— Problem to solve —
Reproduce every one of the records below with "tan halter" swapped for "leather halter" and everything else left unchanged. Omit the pictures from your answer.

— Dataset records —
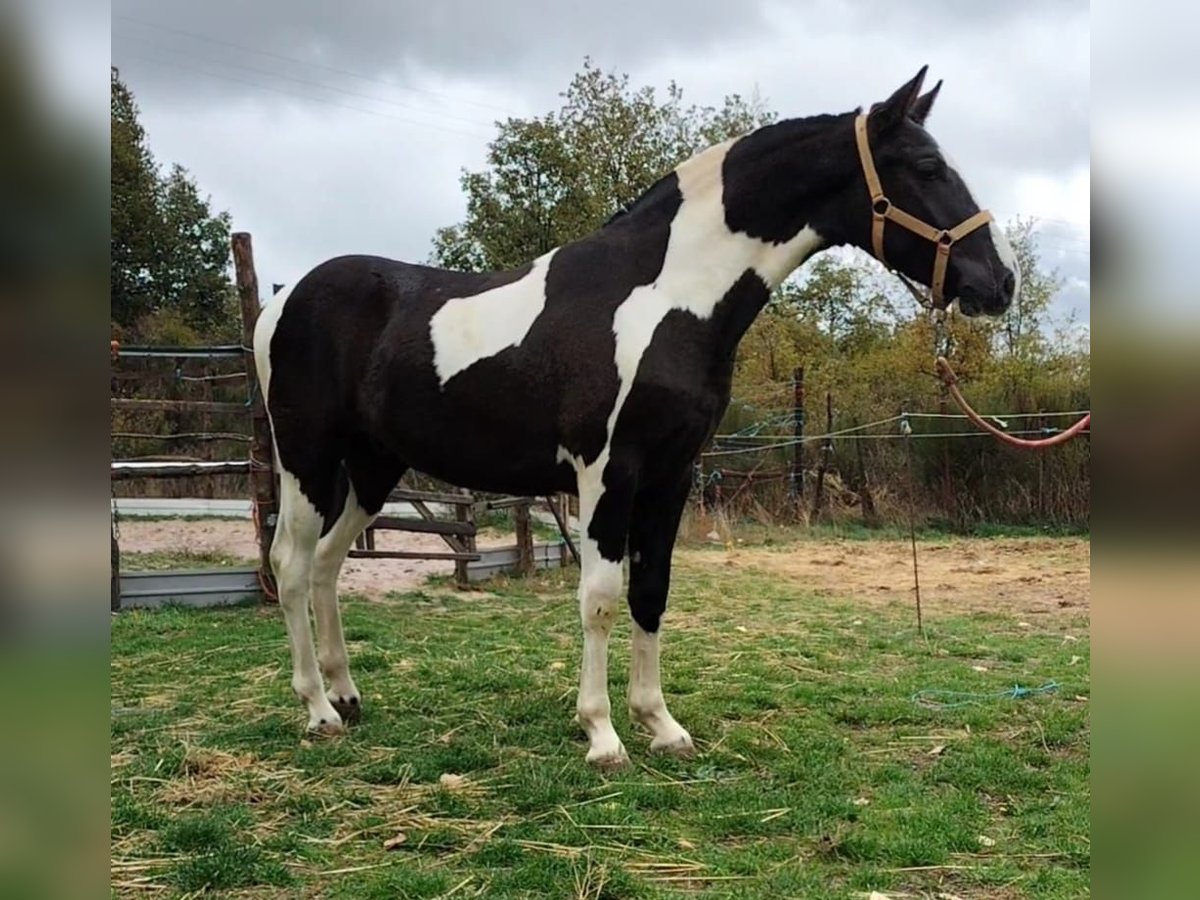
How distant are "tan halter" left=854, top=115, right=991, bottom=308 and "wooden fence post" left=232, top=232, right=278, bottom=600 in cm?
481

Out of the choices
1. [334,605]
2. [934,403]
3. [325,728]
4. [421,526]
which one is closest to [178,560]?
[421,526]

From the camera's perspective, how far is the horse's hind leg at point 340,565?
378 centimetres

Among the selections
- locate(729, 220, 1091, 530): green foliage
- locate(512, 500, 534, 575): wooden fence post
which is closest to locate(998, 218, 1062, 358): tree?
locate(729, 220, 1091, 530): green foliage

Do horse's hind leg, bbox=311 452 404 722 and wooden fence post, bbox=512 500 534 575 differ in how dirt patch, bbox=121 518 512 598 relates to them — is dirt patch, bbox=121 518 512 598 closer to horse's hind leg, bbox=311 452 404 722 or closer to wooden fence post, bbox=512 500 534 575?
wooden fence post, bbox=512 500 534 575

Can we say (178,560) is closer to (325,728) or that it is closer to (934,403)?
(325,728)

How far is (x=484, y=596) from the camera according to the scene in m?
7.50

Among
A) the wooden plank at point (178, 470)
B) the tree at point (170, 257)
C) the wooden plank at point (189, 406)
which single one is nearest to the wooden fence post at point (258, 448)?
the wooden plank at point (178, 470)

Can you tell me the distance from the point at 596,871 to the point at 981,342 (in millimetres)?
17110

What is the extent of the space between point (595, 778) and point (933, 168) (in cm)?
231

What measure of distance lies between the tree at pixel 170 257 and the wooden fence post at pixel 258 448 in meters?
13.3

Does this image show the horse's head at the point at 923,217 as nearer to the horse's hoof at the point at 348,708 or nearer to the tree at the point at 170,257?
the horse's hoof at the point at 348,708
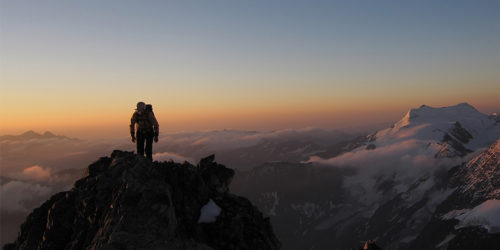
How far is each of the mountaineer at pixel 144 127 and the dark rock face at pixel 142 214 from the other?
7.38ft

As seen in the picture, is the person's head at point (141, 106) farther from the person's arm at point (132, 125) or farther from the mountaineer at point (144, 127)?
the person's arm at point (132, 125)

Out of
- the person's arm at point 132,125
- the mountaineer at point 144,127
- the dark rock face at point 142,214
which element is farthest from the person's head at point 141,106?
the dark rock face at point 142,214

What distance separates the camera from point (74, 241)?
24.2m

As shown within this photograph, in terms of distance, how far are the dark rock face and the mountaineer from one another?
88.6 inches

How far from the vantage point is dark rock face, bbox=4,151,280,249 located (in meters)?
21.1

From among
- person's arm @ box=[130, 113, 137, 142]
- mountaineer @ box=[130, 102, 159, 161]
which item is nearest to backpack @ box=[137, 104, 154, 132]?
mountaineer @ box=[130, 102, 159, 161]

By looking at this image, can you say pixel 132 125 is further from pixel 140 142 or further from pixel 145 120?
pixel 140 142

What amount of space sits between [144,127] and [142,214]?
11.1 m

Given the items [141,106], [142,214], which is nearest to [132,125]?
[141,106]

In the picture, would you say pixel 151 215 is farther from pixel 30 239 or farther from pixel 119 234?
pixel 30 239

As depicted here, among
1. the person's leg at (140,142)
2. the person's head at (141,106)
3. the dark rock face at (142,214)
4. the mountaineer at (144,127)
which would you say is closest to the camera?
the dark rock face at (142,214)

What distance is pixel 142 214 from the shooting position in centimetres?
2159

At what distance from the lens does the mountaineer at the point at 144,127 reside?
3100 cm

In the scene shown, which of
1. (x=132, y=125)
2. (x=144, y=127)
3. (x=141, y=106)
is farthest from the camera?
(x=132, y=125)
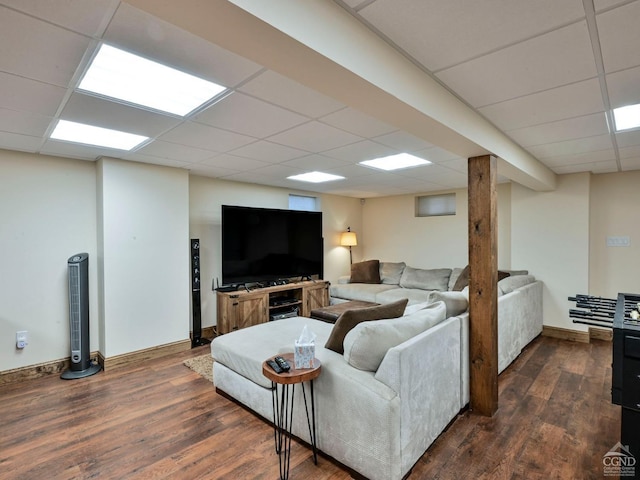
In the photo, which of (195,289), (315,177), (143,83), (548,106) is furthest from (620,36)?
Answer: (195,289)

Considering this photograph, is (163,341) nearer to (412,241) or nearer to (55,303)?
(55,303)

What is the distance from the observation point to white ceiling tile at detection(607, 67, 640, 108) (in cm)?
175

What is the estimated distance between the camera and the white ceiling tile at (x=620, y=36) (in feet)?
4.17

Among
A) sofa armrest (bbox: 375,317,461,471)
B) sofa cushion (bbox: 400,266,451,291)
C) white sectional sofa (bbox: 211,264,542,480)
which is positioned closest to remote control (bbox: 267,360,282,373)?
white sectional sofa (bbox: 211,264,542,480)

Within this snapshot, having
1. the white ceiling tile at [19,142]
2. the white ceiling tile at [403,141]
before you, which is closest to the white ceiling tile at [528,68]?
the white ceiling tile at [403,141]

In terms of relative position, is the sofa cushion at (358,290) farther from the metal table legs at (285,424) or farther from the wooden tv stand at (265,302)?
the metal table legs at (285,424)

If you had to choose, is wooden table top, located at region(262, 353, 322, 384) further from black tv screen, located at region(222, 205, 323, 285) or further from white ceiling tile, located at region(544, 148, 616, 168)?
white ceiling tile, located at region(544, 148, 616, 168)

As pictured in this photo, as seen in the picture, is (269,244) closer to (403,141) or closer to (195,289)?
(195,289)

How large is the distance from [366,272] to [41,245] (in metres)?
4.93

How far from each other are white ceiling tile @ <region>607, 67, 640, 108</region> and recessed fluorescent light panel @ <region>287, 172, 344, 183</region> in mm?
3027

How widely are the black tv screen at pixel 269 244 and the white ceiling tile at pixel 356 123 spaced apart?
8.08ft

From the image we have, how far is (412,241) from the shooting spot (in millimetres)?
6547

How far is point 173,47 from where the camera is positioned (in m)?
1.50

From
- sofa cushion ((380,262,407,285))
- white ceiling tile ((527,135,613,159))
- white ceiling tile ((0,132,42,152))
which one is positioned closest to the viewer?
white ceiling tile ((0,132,42,152))
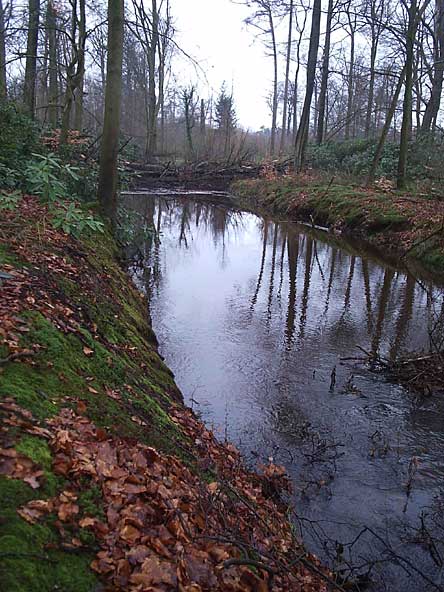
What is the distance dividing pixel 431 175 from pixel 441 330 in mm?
13046

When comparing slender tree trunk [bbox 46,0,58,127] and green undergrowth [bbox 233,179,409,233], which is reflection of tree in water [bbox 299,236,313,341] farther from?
slender tree trunk [bbox 46,0,58,127]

— Completed exercise —
How distant are "leather halter" left=854, top=115, right=991, bottom=308 and "wooden fence post" left=232, top=232, right=278, bottom=600 in cm?
481

Out of the choices
1. [334,605]
2. [934,403]
3. [325,728]
4. [421,526]
which one is closest to [178,560]?
[421,526]

From the camera's perspective, how far is the horse's hind leg at point 340,565?
378 centimetres

Among the selections
- locate(729, 220, 1091, 530): green foliage
- locate(512, 500, 534, 575): wooden fence post
which is closest to locate(998, 218, 1062, 358): tree?
locate(729, 220, 1091, 530): green foliage

Do horse's hind leg, bbox=311 452 404 722 and wooden fence post, bbox=512 500 534 575 differ in how dirt patch, bbox=121 518 512 598 relates to them — is dirt patch, bbox=121 518 512 598 closer to horse's hind leg, bbox=311 452 404 722 or closer to wooden fence post, bbox=512 500 534 575?
wooden fence post, bbox=512 500 534 575

Can we say (178,560) is closer to (325,728) or that it is closer to (934,403)?
(325,728)

How far is (x=484, y=596) from the camera according to the scene in m?
7.50

Among
A) the wooden plank at point (178, 470)
B) the tree at point (170, 257)
C) the wooden plank at point (189, 406)
which single one is nearest to the wooden fence post at point (258, 448)?
the wooden plank at point (178, 470)

Can you tell me the distance from the point at 596,871 to the point at 981,342 (in millimetres)?
17110

What is the extent of the space between point (595, 778) and point (933, 168) (in cm)?
231

What measure of distance lies between the tree at pixel 170 257 and the wooden fence post at pixel 258 448 in meters?
13.3

Does this image show the horse's head at the point at 923,217 as nearer to the horse's hoof at the point at 348,708 or nearer to the tree at the point at 170,257?
the horse's hoof at the point at 348,708
How far is each of the mountaineer at pixel 144 127 and the dark rock face at pixel 142 214 from the other?
7.38ft

As seen in the picture, is the person's head at point (141, 106) farther from the person's arm at point (132, 125) or farther from the mountaineer at point (144, 127)?
the person's arm at point (132, 125)

Out of
- the person's arm at point 132,125
- the mountaineer at point 144,127
- the dark rock face at point 142,214
which element is farthest from the person's head at point 141,106?
the dark rock face at point 142,214

What distance separates the camera from point (74, 241)?
24.2m

As shown within this photograph, in terms of distance, how far are the dark rock face and the mountaineer from one another?
88.6 inches

How far from the vantage point is dark rock face, bbox=4,151,280,249 located (in meters)?
21.1

From among
- person's arm @ box=[130, 113, 137, 142]
- mountaineer @ box=[130, 102, 159, 161]
which item is nearest to backpack @ box=[137, 104, 154, 132]?
mountaineer @ box=[130, 102, 159, 161]

By looking at this image, can you say pixel 132 125 is further from pixel 140 142 or further from pixel 145 120?
pixel 140 142

What amount of space sits between [144,127] and [142,214]?
11.1 m

Given the items [141,106], [142,214], which is nearest to [132,125]?
[141,106]

In the picture, would you say pixel 151 215 is farther from pixel 30 239 or farther from pixel 119 234?
pixel 30 239

As depicted here, among
1. the person's leg at (140,142)
2. the person's head at (141,106)
3. the dark rock face at (142,214)
4. the mountaineer at (144,127)
which would you say is closest to the camera?
the dark rock face at (142,214)

What distance is pixel 142 214 from the shooting position in centimetres?
2159

At what distance from the lens does the mountaineer at the point at 144,127 reside?
3100 cm

In the scene shown, which of
1. (x=132, y=125)
2. (x=144, y=127)
3. (x=141, y=106)
is farthest from the camera?
(x=132, y=125)
In the photo, which of (195,289), (315,177), (143,83), (548,106) is furthest from (620,36)?
Answer: (195,289)

Considering this photograph, is (163,341) nearer to (412,241) or nearer to (55,303)?
(55,303)

What is the distance from the observation point to white ceiling tile at detection(607, 67, 640, 108) (in cm)?
175

What is the estimated distance between the camera and the white ceiling tile at (x=620, y=36) (in feet)?
4.17

Among
A) sofa armrest (bbox: 375,317,461,471)
B) sofa cushion (bbox: 400,266,451,291)
C) white sectional sofa (bbox: 211,264,542,480)
which is positioned closest to remote control (bbox: 267,360,282,373)?
white sectional sofa (bbox: 211,264,542,480)

Within this snapshot, having
1. the white ceiling tile at [19,142]
2. the white ceiling tile at [403,141]
before you, which is closest to the white ceiling tile at [528,68]?
the white ceiling tile at [403,141]

In terms of relative position, is the sofa cushion at (358,290) farther from the metal table legs at (285,424) or farther from the wooden tv stand at (265,302)?
the metal table legs at (285,424)

If you had to choose, is wooden table top, located at region(262, 353, 322, 384) further from black tv screen, located at region(222, 205, 323, 285) or further from white ceiling tile, located at region(544, 148, 616, 168)?
white ceiling tile, located at region(544, 148, 616, 168)

As pictured in this photo, as seen in the picture, is (269,244) closer to (403,141) or closer to (195,289)?
(195,289)

How large is the distance from [366,272] to [41,245] (in metres)?
4.93

How far from each other are white ceiling tile @ <region>607, 67, 640, 108</region> and recessed fluorescent light panel @ <region>287, 172, 344, 183</region> in mm?
3027

How widely are the black tv screen at pixel 269 244 and the white ceiling tile at pixel 356 123 spaced apart?
8.08ft

From the image we have, how far is (412,241) from the shooting spot (in millimetres)?
6547

How far is point 173,47 from where the camera is positioned (in m)?
1.50

From
- sofa cushion ((380,262,407,285))
- white ceiling tile ((527,135,613,159))
- white ceiling tile ((0,132,42,152))
which one is positioned closest to the viewer?
white ceiling tile ((0,132,42,152))
What is the distance dividing pixel 431 175 from pixel 441 330 in mm?
13046

When comparing slender tree trunk [bbox 46,0,58,127] and green undergrowth [bbox 233,179,409,233], which is reflection of tree in water [bbox 299,236,313,341] farther from?
slender tree trunk [bbox 46,0,58,127]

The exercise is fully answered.